Die Korrektur der konzeptionellen Fehler ist dringend notwendig, da der vorgeschlagene Indikator Anreize schafft, die den beiden Hauptzielen der Farm to Fork-Strategie zuwiderlaufen: der Reduktion von Pestiziden und der Ausweitung der Biolandwirtschaft.

"Die Biolandwirtschaft hat großes Potenzial, den dringend notwendigen Übergang zu einer biodiversitäts- und klimafreundlichen Landwirtschaft zu unterstützen. Der derzeit vorgeschlagene Indikator zur Messung der Pestizidreduktion erweckt jedoch fälschlicherweise den Eindruck, dass die Biolandwirtschaft das Problem sei und nicht die giftigen synthetischen Pestizide. Dieser Indikator wird keine Anreize für eine Ausweitung der Biolandwirtschaft schaffen", sagt Eric Gall, stellvertretender Direktor von IFOAM Organics Europe. "Als Dachverband für die europäischen Biolandwirschaft haben wir alle Mitgliedstaaten über dieses Problem informiert und eine Lösung vorgeschlagen. Nun liegt es an den Agrarminister:innen im Rat, die Mängel des Indikators entsprechend zu korrigieren."

Lösungsvorschlag des deutschen Umweltbundesamtes

"Es ist schwer nachvollziehbar, wie ein solch mangelhafter Indikator in den Gesetzesvorschlag zur EU-Pestizidreduktion Eingang finden konnte. Es gibt jedoch bereits einen Vorschlag, der diese gravierenden Mängel durch die Einbeziehung bereits vorhandener Daten aus dem EU-Zulassungsverfahren für Wirkstoffe beheben könnte.

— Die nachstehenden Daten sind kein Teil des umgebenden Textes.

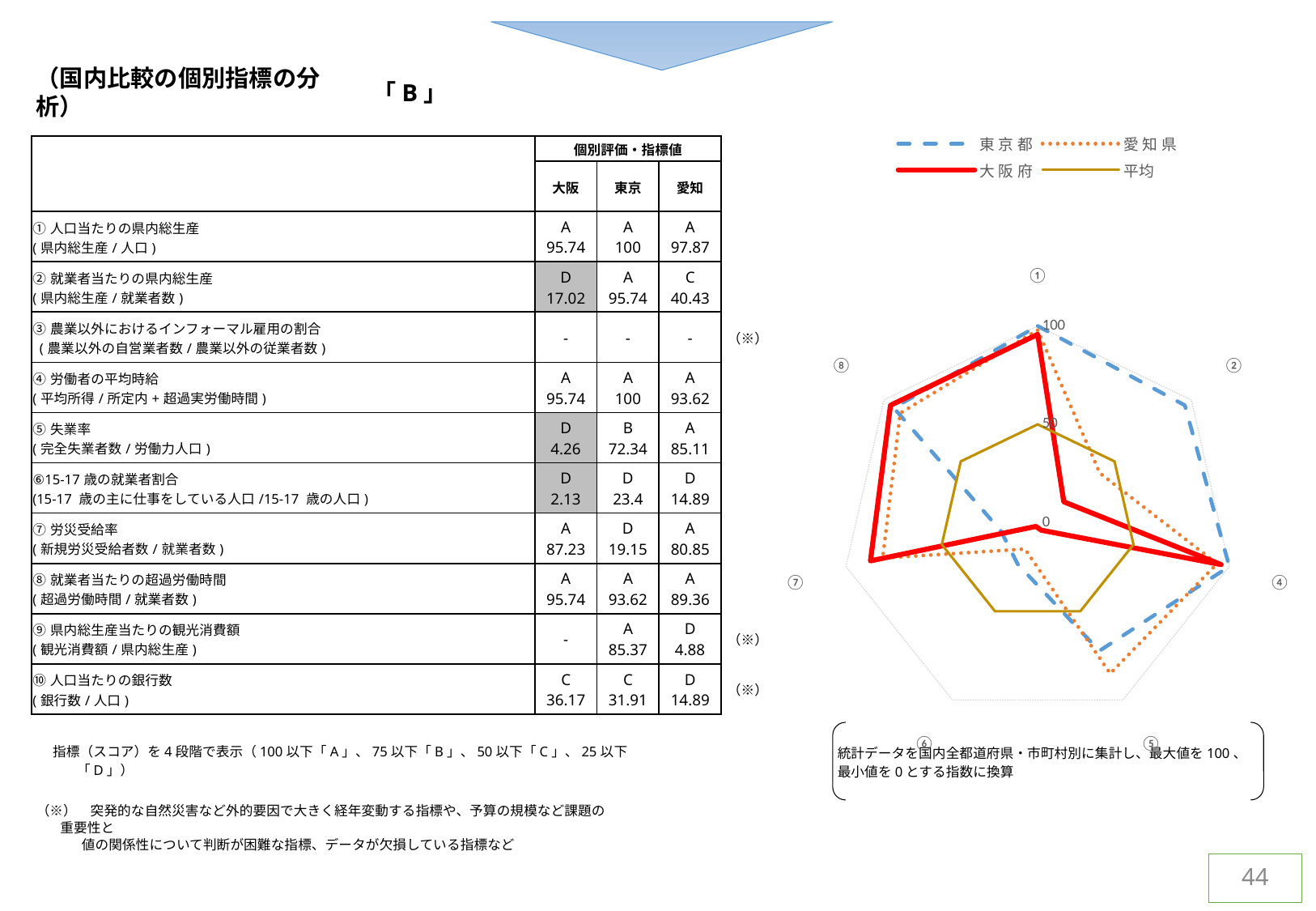
What is the maximum tick value shown on the radar chart's axis? 100 On the radar chart, is the value for 大阪府 on axis ⑤ greater or less than 50? less What kind of chart is shown on the right side of the slide? radar chart How many axes (indicator categories) does the radar chart have? 7 On the radar chart, is the value for 東京都 on axis ⑦ greater or less than 50? less On the radar chart, which series has the larger value on axis ⑦, 大阪府 or 東京都? 大阪府 On the radar chart, which series has the larger value on axis ②, 東京都 or 大阪府? 東京都 How many series does the legend of the radar chart list? 4 On the radar chart, is the value for 大阪府 on axis ② greater or less than 50? less Which series are listed in the legend of the radar chart? 東京都, 愛知県, 大阪府, 平均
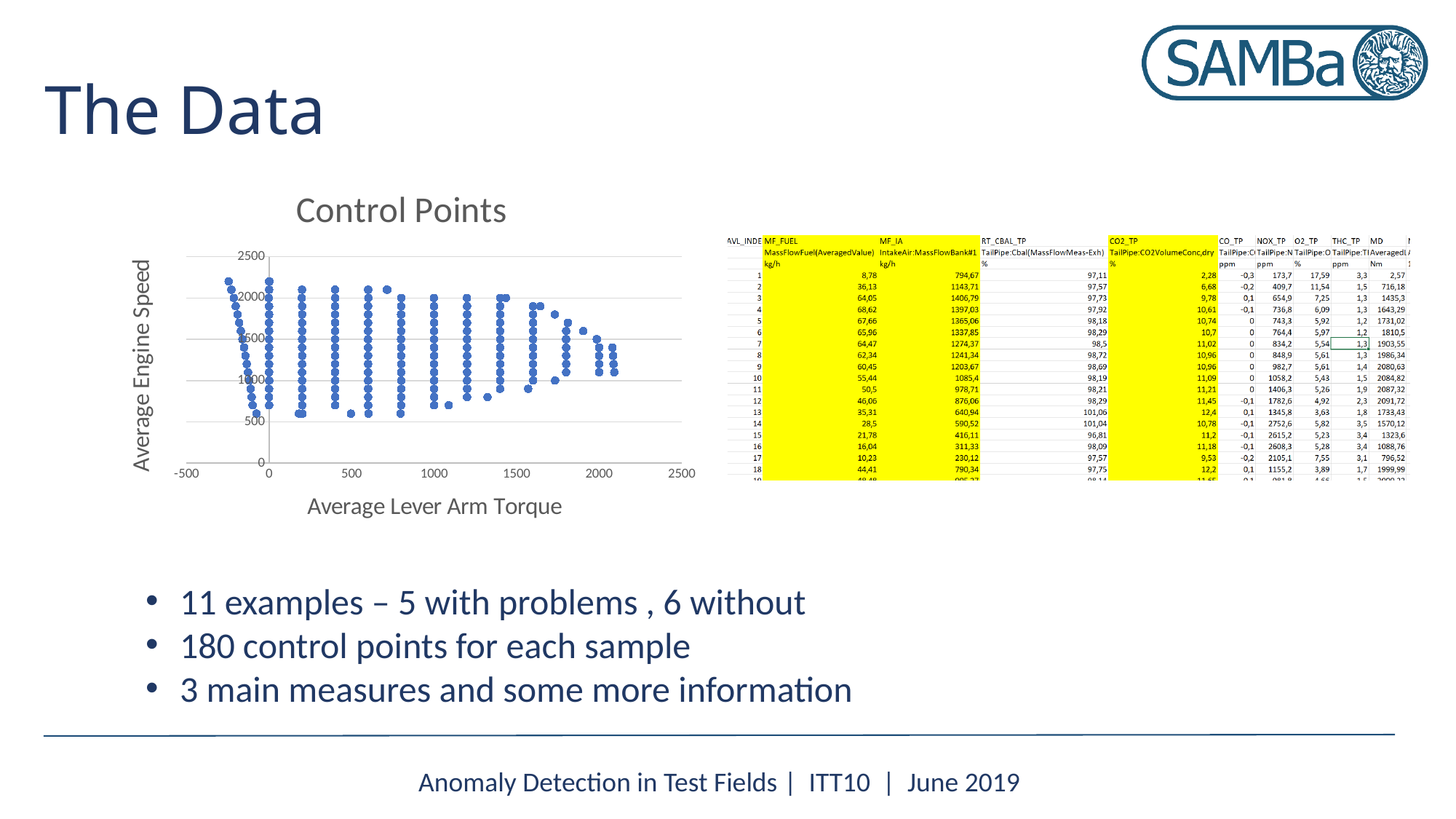
In the "Control Points" chart, are the engine speeds of the points at a torque of about 2000 greater or less than 2000? less What kind of chart is the "Control Points" chart? scatter chart What is the title of the chart on the left of the slide? Control Points What is the lowest tick value shown on the horizontal axis of the "Control Points" chart? -500 In the "Control Points" chart, is the smallest Average Lever Arm Torque plotted greater or less than 0? less What is the label of the horizontal axis of the "Control Points" chart? Average Lever Arm Torque In the "Control Points" chart, does the spread of Average Engine Speed values widen or narrow as Average Lever Arm Torque increases? narrow In the "Control Points" chart, is the lowest Average Engine Speed plotted greater or less than 500? greater What is the highest tick value shown on the vertical axis of the "Control Points" chart? 2500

Dieser wurde von Expert:innen des deutschen Umweltbundesamtes in Anlehnung an etablierte Pestizid-Indikatoren wie dem dänischen Treatment Frequency Index (TFI) und dem französischen 'NODU' (Number of Unit Doses) entwickelt und von der Berichterstatterin für die SUR, der Europaabgeordneten Sarah Wiener, unterstützt", so Helmut Burtscher-Schaden.

"Bienen und Bauern retten" und die europäische Bio-Bewegung appellieren an alle Entscheidungsträger:innen im Parlament und im Rat, kein Messinstrument zu verabschieden, das die Pestizidreduktionspläne der EU ad absurdum führen würde: "Die Farm to Fork-Strategie und die Menschen in Europa verdienen einen transparenten und vernünftigen Indikator, der zuverlässige Informationen liefert."